Can you echo back, word for word, the part of the entries that opens with the line containing "What distance divides" and runs through the end of the entries, reproducing only those lines?

* [Material for this task]
===============

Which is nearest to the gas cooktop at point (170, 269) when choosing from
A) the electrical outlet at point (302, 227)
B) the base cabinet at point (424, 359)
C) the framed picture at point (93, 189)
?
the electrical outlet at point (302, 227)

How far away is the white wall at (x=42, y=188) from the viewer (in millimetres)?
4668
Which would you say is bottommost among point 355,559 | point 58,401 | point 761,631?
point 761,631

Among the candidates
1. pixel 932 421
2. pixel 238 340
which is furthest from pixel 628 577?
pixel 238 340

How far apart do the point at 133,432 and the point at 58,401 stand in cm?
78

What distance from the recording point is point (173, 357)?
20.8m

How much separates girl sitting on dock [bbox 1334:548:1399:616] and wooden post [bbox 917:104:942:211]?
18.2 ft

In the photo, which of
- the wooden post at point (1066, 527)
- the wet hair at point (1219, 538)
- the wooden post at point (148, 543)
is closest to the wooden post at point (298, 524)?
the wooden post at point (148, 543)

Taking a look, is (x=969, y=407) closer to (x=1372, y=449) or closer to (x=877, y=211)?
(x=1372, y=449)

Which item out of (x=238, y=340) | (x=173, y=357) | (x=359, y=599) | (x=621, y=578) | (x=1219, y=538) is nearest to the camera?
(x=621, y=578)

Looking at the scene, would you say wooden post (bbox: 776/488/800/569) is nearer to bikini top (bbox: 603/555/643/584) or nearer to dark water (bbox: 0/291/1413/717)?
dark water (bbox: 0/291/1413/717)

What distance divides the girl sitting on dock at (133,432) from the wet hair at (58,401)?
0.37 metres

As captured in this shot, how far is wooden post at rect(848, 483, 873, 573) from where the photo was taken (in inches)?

===============

* [Solution below]
What distance divides the girl sitting on dock at (133,432) from the wet hair at (58,401)?
0.37 metres

As captured in this shot, how far is wooden post at rect(848, 483, 873, 573) from where the photo was taken (in inches)?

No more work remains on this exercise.